*Given request:* Can you render the lines from the one containing "In the scene, which of" through the end of the rows, inclusive, as a JSON list of strings with one string per line, omitting blank lines and leaving out the pictures?

● ● ●

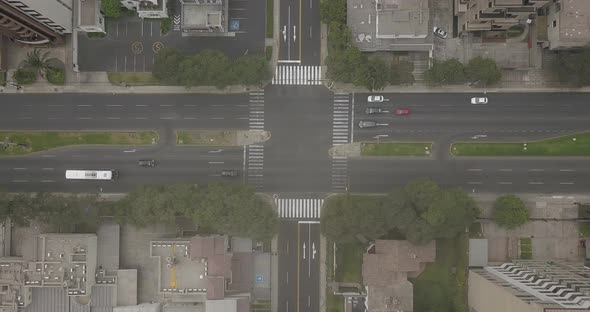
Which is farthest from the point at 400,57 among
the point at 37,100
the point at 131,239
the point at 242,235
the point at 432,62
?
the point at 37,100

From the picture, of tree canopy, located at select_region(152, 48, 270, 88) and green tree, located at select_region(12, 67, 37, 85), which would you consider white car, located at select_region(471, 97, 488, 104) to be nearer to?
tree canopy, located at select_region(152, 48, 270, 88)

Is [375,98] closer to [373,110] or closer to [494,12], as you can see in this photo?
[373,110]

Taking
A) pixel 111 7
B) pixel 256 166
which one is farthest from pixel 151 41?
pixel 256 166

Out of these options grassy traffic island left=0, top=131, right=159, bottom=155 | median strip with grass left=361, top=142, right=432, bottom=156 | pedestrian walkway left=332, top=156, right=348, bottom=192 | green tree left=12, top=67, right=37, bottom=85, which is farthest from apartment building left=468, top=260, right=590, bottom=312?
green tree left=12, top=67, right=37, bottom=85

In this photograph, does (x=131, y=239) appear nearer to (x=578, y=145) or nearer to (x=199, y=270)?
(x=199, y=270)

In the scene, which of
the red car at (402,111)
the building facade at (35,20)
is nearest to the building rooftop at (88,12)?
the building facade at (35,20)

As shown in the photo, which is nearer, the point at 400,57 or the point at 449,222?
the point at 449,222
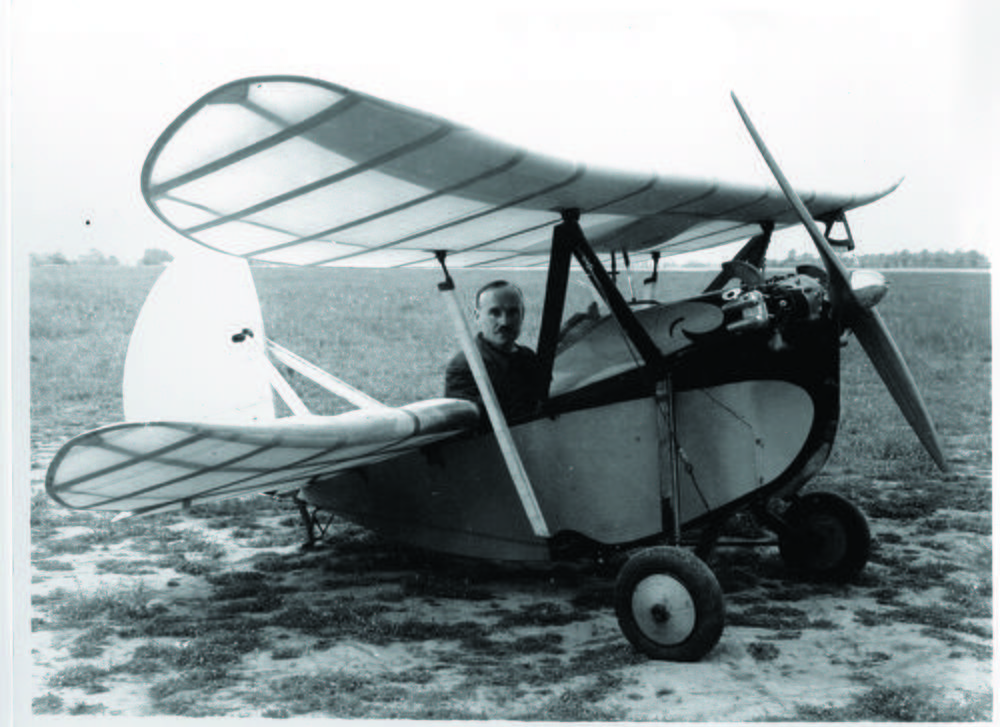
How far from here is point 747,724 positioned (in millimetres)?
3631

● ● ●

*Exercise result:*
[
  "In the scene, which of",
  "the red car at (402,111)",
  "the building facade at (35,20)",
  "is nearest to the building rooftop at (88,12)?",
  "the building facade at (35,20)",
  "As shown in the photo, which is nearer, the point at 400,57 or the point at 449,222?",
  "the point at 449,222",
  "How far from here is point 747,724 positioned (in millimetres)?",
  "3631"
]